A recent report found that “a nation’s competitiveness in the long term depends significantly on whether and how it educates and utilises its women” and whether they have “the same rights, responsibilities and opportunities as men.” Therefore, by preventing women contributing to the climate change battle, wider economic losses are felt.  For instance, according to McKinsey, in a “full potential” scenario in which women play an identical role in labour markets to men, as much as $28 trillion, or 26%, could be added to global annual GDP by 2025. This amount is capable of bridging the climate finance gap needed to fund the battle against climate change, which stands at EUR 530bn ($585bn) per year by 2020 and EUR 810bn ($894bn) by 2030. Indeed, just increasing the participation of women in the labour force will sufficiently increase the world's GDP for financing sustainable development.

One of the major hurdles to tackling climate change is to reduce the reliance on carbon-base fuel. Renewable energy is a powerful tool in mitigating climate change and it can also help transform the lives of women by improving their health, providing them with better livelihood prospects, improving their education opportunities and more. 

Renewable energy also offers entrepreneurial avenues for further deployment, which women could adopt, in turn mitigates carbon emissions. For example, the Solar Sister initiative in Africa, invests in female-run renewable energy businesses recruiting, training and supporting female entrepreneurs to build businesses and bring clean energy to their communities. Since launching, the initiative has supported 4,000 clean energy entrepreneurs and brought clean energy sources to 1.5 million people across Africa.

In another example, the tribal women in Udaipur, Rajasthan, have learnt to build solar lamps transforming uneducated women into engineers able to make 60,000 lamps within three months. Once they have made the lamps, they package and market them in remote areas without access to electricity earning them a wage and ensuring that these rural communities have access to power. 

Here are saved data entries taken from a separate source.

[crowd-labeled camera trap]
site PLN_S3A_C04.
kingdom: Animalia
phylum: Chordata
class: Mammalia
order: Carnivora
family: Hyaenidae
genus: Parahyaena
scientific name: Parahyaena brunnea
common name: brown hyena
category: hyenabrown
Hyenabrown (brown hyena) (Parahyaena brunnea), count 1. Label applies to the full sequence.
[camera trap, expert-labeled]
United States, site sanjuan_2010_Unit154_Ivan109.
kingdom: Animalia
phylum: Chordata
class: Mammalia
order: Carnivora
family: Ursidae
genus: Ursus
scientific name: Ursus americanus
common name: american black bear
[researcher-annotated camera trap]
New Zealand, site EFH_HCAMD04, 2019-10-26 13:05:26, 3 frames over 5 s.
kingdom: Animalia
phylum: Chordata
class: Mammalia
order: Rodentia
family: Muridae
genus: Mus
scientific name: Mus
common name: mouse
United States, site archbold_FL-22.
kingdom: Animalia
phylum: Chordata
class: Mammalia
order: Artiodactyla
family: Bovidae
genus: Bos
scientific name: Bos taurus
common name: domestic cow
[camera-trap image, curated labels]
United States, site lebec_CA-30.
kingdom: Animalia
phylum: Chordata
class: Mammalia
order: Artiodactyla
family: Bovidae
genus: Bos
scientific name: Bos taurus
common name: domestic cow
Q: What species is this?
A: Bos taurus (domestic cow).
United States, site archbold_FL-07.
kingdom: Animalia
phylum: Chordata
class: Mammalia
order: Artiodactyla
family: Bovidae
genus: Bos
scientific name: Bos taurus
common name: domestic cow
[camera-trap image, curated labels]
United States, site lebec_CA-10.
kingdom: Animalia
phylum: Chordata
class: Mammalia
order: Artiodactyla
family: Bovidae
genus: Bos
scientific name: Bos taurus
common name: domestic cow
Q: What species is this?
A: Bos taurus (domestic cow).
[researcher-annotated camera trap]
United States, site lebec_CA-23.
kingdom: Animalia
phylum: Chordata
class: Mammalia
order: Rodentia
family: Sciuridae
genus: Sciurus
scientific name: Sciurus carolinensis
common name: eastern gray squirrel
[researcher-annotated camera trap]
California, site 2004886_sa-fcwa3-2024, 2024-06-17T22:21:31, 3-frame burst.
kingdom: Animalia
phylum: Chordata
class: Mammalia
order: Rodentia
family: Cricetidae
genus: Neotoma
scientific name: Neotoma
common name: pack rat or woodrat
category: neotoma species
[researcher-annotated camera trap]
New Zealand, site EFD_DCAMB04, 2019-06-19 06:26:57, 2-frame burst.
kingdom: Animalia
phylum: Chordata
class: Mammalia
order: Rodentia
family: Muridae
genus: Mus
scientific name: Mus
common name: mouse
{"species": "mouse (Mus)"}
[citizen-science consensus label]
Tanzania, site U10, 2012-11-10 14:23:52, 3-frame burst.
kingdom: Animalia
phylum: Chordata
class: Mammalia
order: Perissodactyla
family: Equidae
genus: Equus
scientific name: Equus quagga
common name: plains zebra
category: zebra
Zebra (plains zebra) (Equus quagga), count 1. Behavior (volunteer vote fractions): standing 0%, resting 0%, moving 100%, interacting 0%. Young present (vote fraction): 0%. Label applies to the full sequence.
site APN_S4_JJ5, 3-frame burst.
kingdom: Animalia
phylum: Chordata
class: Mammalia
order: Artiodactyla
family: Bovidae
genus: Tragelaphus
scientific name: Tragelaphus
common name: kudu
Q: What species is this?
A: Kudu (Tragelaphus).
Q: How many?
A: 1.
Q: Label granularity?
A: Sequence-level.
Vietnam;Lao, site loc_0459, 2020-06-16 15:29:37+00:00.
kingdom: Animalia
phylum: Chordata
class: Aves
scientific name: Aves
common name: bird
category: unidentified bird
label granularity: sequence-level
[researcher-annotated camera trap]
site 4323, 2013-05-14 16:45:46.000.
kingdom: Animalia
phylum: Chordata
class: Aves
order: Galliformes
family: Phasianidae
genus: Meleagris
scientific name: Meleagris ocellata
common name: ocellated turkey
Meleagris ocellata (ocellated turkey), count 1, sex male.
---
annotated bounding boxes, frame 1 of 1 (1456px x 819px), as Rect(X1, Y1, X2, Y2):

Also in Rajasthan, the Barefoot College is training female solar engineers. The college was set up in 1972 by Sanjit "Bunker" Roy to teach rural people skills with which they could transform their villages, regardless of gender, caste, ethnicity, age or schooling. The college has since trained 15,000 women in skills including solar engineering, healthcare and water testing, empowering them to lift their families out of poverty through skill. In educating these women, it has also helped address historical discrimination issues. For example, Santosh Devi, a graduate of the college grew up avoiding the upper caste people of her village or cover her face in their presence. Nowadays, these are the people seeking her help. "For them, I am a solar engineer who can repair and install the light installations," she says. "From looking down on the ground when higher caste people passed to looking them in the eye, I never imagined this would have been possible."

Whilst these are heartening examples of equality creating a ripple effect of benefits, inequality is still holding us back and more needs to be done. For example, at the national level, effective policies, projects and programmes for gender equality must be crafted to ensure equal space and resources for women and men to participate in climate change decision making. 

There must also be more investments made into a multi-stakeholder, multi-sectoral climate change strategy that integrates gender-related concerns and build on the capabilities, unique knowledge and perspectives of women, to not only build climate resilience but also to drive socioeconomic success. In addition, finance should be made available equally to men and to women seeking to fund initiatives that support climate change programmes, promoting equality rather than exacerbating existing prejudices and barriers. 

The UN’s SDG Agenda 2030 motto refuses to “leave anyone behind”. Gender equality is a key part of this ambition and in the future, equality must be a priority to governments and private sectors around the world. The benefits of inclusivity are too great, and the cost too dangerous to ignore. As explained by a paper by UN Women in 2015, “women’s empowerment and gender equality have a catalytic effect on the achievement of human development, good governance, sustained peace, and harmonious dynamics between the environment and human populations”. As a result, girl power really could save the world.